Dana Walden Says Disney Productions Are Among L.A.’s ‘Safest Places’ With Low COVID Rates

After adapting to COVID protocols last summer and fall, most of Disney’s TV productions have maintained virus transmission rates of less than 1%, making them “some of the safest places” in Los Angeles, Disney TV chief Dana Walden told a group of Harvard University undergrads on Sunday.

Walden held a virtual Q&A Sunday morning as part of the annual Intercollegiate Business Convention organized by Harvard Undergraduate Women in Business. Walden, one of the highest-ranking executives in the content industry, was recognized by the organization with its lifetime achievement kudo, which was presented by her daughter, Casey Walden.

In a wide-ranging interview, Walden spoke about breakthrough moments in her career, the impact of digital disruption on the entertainment business, the explosion of platforms and what that means for the diversity of storytelling.

When asked about the coronavirus pandemic had changed the vast Disney content operation that she oversees, Walden noted that the ABC soap “General Hospital” was the studio’s first show to go back before the cameras last year after the sudden shutdown in mid-March. The fast pace of production on a daytime soap opera proved to be a good place for the studio to learn how to apply COVID safety procedures on other sets.

“They get so much done because of the production cycle of that show — it’s a machine. We got to learn so much about best practices,” Walden said.

The Disney Television Studios imprints that Walden steers had to shutter some 65 active series in a matter of days. After “General Hospital,” ABC created a production bubble at a hotel in Palm Desert, Calif., to film a season of “The Bachelorette.” As dozens of other shows have come back online, Walden said the studio has kept transmission rates under 1%, compared to as much as 7%-9% for other areas of Los Angeles County. She credits the determination of cast and crew members to stay back in business as usual.

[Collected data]
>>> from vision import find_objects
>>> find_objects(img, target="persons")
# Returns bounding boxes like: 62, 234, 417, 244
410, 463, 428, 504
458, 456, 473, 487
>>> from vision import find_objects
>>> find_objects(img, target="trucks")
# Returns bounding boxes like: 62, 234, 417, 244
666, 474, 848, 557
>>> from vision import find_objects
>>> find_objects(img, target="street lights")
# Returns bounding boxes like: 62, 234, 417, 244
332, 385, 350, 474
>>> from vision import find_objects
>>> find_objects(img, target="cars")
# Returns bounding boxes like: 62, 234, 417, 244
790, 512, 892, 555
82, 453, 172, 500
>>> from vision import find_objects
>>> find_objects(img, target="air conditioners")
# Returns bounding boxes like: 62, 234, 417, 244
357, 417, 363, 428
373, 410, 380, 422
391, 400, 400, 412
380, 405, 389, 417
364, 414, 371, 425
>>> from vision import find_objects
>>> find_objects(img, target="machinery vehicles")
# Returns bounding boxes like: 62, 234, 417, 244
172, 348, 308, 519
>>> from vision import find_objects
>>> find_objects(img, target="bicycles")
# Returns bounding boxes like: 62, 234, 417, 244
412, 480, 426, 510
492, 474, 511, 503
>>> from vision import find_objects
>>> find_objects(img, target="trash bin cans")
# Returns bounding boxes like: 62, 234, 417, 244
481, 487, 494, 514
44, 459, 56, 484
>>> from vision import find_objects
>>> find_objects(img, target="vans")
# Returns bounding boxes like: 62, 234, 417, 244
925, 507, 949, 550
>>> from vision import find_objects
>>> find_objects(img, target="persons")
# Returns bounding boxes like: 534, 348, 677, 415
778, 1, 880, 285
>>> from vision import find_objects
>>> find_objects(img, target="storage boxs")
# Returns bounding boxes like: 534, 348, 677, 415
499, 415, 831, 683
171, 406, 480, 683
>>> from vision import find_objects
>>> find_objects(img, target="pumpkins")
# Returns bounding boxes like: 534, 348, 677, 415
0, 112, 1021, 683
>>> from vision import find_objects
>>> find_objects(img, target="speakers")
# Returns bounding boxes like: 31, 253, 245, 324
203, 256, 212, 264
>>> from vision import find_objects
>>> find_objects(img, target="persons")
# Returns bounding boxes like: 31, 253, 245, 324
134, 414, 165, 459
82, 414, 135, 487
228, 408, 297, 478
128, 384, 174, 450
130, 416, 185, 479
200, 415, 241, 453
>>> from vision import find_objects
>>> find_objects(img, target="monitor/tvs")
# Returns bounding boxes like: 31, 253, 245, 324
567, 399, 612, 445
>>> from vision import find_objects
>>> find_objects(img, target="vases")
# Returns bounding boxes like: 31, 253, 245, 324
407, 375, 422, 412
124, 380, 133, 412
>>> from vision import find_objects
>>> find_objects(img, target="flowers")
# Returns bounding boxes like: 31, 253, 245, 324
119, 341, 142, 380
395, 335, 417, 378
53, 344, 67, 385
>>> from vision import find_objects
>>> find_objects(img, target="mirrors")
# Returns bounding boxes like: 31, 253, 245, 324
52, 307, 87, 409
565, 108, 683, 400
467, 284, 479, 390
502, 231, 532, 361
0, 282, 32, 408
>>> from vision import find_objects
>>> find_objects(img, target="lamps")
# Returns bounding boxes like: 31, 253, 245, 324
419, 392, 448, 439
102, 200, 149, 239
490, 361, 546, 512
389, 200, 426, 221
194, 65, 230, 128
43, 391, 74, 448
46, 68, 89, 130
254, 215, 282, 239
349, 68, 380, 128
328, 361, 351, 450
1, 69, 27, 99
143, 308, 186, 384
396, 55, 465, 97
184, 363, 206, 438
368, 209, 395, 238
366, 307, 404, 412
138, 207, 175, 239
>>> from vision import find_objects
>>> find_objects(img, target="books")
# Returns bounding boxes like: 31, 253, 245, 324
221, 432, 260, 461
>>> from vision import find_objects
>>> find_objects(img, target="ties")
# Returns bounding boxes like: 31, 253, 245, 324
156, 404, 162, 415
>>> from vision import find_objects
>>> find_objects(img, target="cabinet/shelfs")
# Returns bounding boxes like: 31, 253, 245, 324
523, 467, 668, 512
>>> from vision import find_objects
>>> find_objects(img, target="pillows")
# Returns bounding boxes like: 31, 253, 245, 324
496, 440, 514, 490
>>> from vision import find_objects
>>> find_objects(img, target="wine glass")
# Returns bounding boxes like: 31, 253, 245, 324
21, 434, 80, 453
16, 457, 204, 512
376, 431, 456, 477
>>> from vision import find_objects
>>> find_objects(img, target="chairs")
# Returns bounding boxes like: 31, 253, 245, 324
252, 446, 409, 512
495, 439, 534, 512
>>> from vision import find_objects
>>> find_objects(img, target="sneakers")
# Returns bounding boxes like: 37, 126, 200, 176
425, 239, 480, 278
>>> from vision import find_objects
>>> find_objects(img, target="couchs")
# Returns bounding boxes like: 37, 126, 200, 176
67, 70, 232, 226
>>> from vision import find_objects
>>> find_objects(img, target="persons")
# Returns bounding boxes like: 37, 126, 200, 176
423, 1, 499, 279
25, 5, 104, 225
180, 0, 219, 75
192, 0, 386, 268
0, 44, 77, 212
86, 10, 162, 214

* Prompt A *
Transcribe everything in the Dana Walden article from "After adapting to" down to "daughter, Casey Walden.".
* Prompt B *
Write the next part of the article on Disney's COVID safety record, picking up after its final sentence.

* Task answer A *
After adapting to COVID protocols last summer and fall, most of Disney’s TV productions have maintained virus transmission rates of less than 1%, making them “some of the safest places” in Los Angeles, Disney TV chief Dana Walden told a group of Harvard University undergrads on Sunday.

Walden held a virtual Q&A Sunday morning as part of the annual Intercollegiate Business Convention organized by Harvard Undergraduate Women in Business. Walden, one of the highest-ranking executives in the content industry, was recognized by the organization with its lifetime achievement kudo, which was presented by her daughter, Casey Walden.

* Task answer B *
“Our shows have become some of the safest places in this city because of a very motivated work force,” Walden said. “Everyone wants to be back at work.”

Walden also gave the audience insight into her early career as a TV executive in the mid-1990s working in publicity for 20th Century Fox’s television unit at the time when, under the direction of then-studio chief Peter Chernin, Fox began to spend big and recruit top showrunners. Walden offered a glimpse behind the curtain of what changed Fox’s reputation from being a risk-averse, tight-fisted studio to being the home of the most daring shows on the air.

At a retreat in 1994, Walden made the case that Fox should step up its game during a short presentation that wound up impressing Chernin. “I was honest about the fact that our studio at that point was not making the right kind of deals. We weren’t in business with the kind of storytellers I thought could take our studio and really make it a significant player in our industry,” she said. 

Some of that came down to a willingness — or lack thereof — to spend cold hard cash on writing talent.

“We’d make little offers, but as soon as the agent would come back to us with a counter, we would back off and one of competitors would get the deal,” Walden said. Her presentation laid out her view that the studio could generate more business through deals with “more meaningful creators.” 

Walden’s pitch got the boss’ attention. Soon after she got the shot to move from publicity into creative development for the studio. Five years later, Walden was named co-president of 20th Century Fox Television.

Her advice to undergrads poised to enter the working world was to be an effective listener in meetings, which means paying attention to each speaker without getting wrapped up in thinking about what you’re going to say next.

“One of the most important things that everyone who is sitting in a meeting can do is really listen to each other,” she said. “When you’re thinking about what’s the right thing to say in your head, you’re trying to think about that and not really listening to the other people at the table.”